- Testo da leggere:
········

Humphrey Bogart con Lauren Bacall in una scena de Il Grande sonno

Tra gli effetti delle sigarette ora l'America vuole contare anche la felicità

Smettere di fumare allunga la vita, fa bene ai bilanci della Sanità e fa pure ringiovanire la pelle, se quel che scrivono sui pacchetti vale anche al contrario. Questo lo sanno tutti. Ma il piacere che si perde ad abbandonare il vizio, non può essere misurato in termini medici ed economici.

Smettere di fumare allunga la vita, fa bene ai bilanci della Sanità e fa pure ringiovanire la pelle, se quel che scrivono sui pacchetti vale anche al contrario. Questo lo sanno tutti. Ma del piacere che si perde ad abbandonare il vizio, misura non rappresentabile in termini medici ed economici, questo lo sanno solo i fumatori e la Fda, l’agenzia americana del farmaco, che nelle sue linee guida sulla regolamentazione del tabacco e dei suoi surrogati elettronici ha incluso per la prima volta un calcolo fra costi e benefici che tiene conto delle dosi di felicità perduta da chi smette. Obiezione standard: ma è soltanto un piacere effimero, ingannevole, fasullo, basato sulla dipendenza fisica e psicologica dalla nicotina, è morte vestita con abiti glamour, un inganno del piacere che porta diritti dalle parti di Schopenhauer. Ha ragione lo stato a insegnare e imporre che cos’è il vero bene alle vostre menti annebbiate.

········

- Dati di partenza:
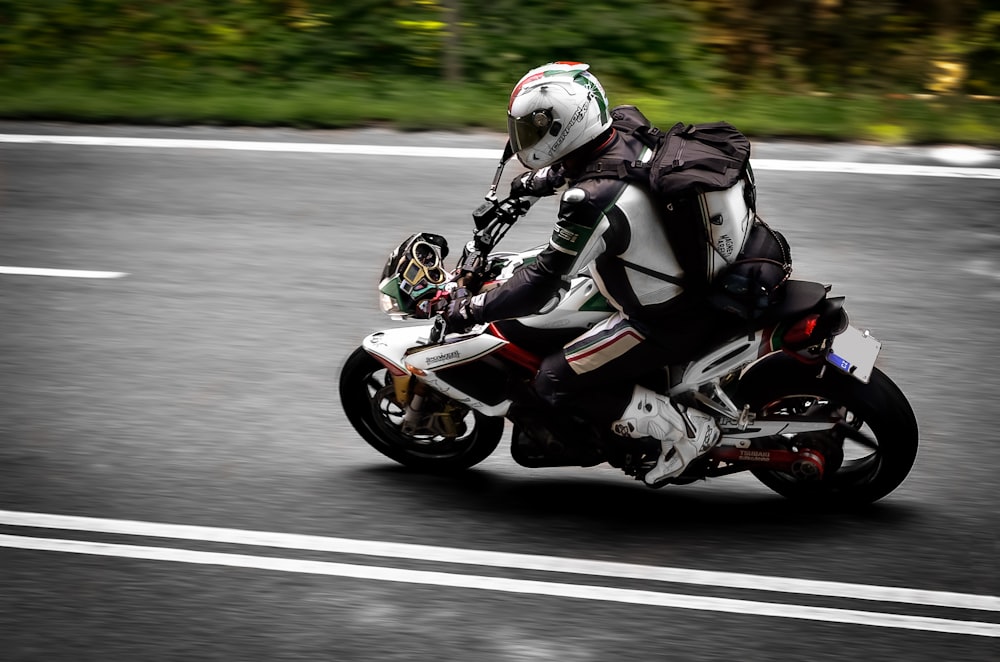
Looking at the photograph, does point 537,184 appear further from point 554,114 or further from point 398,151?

········

- Esercizi da svolgere:
**a.** Nell'articolo sul fumo, quale ente ha inserito per la prima volta nelle sue linee guida un calcolo tra costi e benefici che considera la felicità perduta da chi smette?
**b.** Prosegui l'articolo sul fumo dopo la sua ultima frase.

- Risposte numerate:
**a.** La Fda, l'agenzia americana del farmaco.

**b.**
 

La Fda, che solitamente promuove un’antropologia di tipo clinico per cui l’uomo felice tende a coincidere con l’uomo in salute e il bene è ridotto a benessere, spiega invece che un calcolo serio della lotta contro il fumo non può prescindere dalla conta dei danni immateriali procurati agli ex fumatori. Sarà anche una dipendenza effimera e ingannevole, puro riflesso psicologico, ma l’uomo non è fatto anche di riflessi psicologici? Se si riduce l’uomo a marchingegno e il sommo bene alla manutenzione degli ingranaggi, molto di ciò che esiste nell’universo può essere assimilato a un inganno. E’ quasi scandaloso che a ricordare che la faccenda non è così semplice sia l’agenzia di un governo che combatte la battaglia salutista dalla culla allo stato vegetativo (prima della culla e dopo lo stato vegetativo non c’è niente, dicono, quindi si può manipolare tutto ciò che si vuole, ma in mezzo giù le mani dalle sigarette e dalle patatine fritte).

 

Seguendo la letteratura esistente sul tema, l’agenzia sostiene che i benefici della riduzione del fumo vanno decurtati del 70 per cento, la quota della felicità perduta dagli ex viziosi. Le linee guida non parlano esplicitamente di “felicità”, soltanto di “welfare”, ma tutti i fumatori sanno esattamente a cosa si riferisce. In un certo senso ha a che fare con l’antica faccenda dei molti giorni da pecora paragonati ai pochi da leone. Sul piatto della Fda rimane un incentivo a smettere pari al 30 per cento, una quota non particolarmente convincente che ha fatto imbestialire il fronte degli oltranzisti antifumo.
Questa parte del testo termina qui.